For a moment I waited. The hum of voices on the first floor of the library reassured me. I had missed a heartbeat just now, but after a moment of reconnecting with reality I finally crossed the lobby and walked up the stairs. And yet I felt like every step I took was echoed by a second, like I was walking with a friend at my side. I checked twice whether someone walked up the winding staircase right behind me, in my blind spot, so to speak, but there was no one.
Tuesday afternoon at the library. I like vacation as much as the next person, but there is something special about a school afternoon at the library. I like the idea that the library is a space solely dedicated to the transfer of knowledge from the pages of a book into a brain. I like the hushed atmosphere, people writing excerpts from gaping volumes, an old lady in woolen stockings inexplicably spending her days copying Anna Karenina in a beautiful script on fine stationary with the initials LNT, kids hanging out mostly with some kind of school assignment, procrastinating and talking in low voices with occasional shrieks.

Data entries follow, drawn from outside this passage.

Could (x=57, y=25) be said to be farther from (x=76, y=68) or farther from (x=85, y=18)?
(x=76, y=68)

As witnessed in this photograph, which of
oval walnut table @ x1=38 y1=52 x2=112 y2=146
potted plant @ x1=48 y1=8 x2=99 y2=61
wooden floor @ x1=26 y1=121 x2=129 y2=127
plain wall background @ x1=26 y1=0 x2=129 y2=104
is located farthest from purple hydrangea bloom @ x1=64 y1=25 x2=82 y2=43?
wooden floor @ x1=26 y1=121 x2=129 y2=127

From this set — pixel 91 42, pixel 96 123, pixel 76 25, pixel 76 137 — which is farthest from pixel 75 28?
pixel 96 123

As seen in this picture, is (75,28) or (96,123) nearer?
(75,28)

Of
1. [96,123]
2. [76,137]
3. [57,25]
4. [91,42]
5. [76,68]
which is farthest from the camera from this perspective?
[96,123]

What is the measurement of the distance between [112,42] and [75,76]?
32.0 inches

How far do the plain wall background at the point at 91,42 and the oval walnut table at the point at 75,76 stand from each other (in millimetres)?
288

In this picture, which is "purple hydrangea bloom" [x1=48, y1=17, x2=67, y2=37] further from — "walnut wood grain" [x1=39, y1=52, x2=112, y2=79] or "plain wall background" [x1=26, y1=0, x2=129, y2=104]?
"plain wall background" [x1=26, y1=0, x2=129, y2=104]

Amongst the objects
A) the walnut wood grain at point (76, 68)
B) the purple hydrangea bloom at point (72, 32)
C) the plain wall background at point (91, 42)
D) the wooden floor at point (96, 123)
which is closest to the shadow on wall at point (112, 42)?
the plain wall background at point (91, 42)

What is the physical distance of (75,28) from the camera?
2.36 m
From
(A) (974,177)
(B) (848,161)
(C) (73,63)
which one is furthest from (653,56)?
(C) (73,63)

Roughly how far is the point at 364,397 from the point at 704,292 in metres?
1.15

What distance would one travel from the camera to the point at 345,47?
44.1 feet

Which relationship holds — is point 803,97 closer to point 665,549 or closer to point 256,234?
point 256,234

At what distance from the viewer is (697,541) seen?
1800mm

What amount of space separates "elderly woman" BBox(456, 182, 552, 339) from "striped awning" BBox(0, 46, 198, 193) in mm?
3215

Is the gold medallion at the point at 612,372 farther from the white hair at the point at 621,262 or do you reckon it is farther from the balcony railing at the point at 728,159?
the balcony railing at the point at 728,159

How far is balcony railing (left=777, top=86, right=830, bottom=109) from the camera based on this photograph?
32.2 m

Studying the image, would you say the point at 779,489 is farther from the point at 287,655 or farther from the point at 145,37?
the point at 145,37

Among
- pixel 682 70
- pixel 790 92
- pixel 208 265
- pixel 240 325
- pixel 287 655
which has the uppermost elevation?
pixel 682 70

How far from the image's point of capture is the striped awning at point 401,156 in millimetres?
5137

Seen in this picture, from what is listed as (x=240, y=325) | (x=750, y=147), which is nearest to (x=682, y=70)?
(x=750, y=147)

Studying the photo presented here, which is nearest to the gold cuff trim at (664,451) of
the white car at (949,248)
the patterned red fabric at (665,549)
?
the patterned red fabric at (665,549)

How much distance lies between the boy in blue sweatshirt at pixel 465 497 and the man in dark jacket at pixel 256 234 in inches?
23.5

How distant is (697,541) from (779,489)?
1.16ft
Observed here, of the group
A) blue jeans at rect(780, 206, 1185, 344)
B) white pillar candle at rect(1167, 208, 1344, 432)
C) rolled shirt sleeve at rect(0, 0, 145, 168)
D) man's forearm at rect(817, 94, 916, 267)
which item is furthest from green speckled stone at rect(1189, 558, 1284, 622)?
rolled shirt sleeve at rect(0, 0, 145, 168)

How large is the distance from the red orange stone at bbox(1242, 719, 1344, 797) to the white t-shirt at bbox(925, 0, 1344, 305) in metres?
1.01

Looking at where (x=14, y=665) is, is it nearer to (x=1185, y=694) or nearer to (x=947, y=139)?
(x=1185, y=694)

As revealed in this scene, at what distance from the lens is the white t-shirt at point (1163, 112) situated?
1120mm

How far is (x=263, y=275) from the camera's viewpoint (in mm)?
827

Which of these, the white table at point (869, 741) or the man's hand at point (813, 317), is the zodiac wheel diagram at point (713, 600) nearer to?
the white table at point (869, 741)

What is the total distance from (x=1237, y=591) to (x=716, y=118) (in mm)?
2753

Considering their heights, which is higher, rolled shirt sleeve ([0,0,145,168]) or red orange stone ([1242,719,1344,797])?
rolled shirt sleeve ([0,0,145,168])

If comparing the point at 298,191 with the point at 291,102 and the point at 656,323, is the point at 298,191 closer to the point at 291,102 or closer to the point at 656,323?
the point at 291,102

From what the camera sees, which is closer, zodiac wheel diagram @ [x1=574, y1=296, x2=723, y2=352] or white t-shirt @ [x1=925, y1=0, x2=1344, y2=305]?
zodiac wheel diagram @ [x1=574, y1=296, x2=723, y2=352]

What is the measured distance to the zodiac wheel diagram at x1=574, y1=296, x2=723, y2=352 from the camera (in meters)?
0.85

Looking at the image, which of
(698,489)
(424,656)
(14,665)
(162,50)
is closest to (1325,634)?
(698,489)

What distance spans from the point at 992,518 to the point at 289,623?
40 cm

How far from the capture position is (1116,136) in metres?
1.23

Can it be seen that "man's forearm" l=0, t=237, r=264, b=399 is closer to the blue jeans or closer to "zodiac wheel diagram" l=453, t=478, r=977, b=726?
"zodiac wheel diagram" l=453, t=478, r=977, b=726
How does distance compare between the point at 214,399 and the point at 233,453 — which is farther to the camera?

Towards the back shelves of the first floor there was a little niche with a chair I favored. It was right at the window behind a safe wall of three aisles of age old art books. Art was clearly not a favorite topic in Summerville and the volumes were mainly collecting dust, emitting this strange smell only library books acquire over time (and that makes you want not to read whatever it is that is hiding inside because the smell indicates that the contents of the book have expired since, are deceased and encased in their last dwelling, like a body in a sarcophagus.)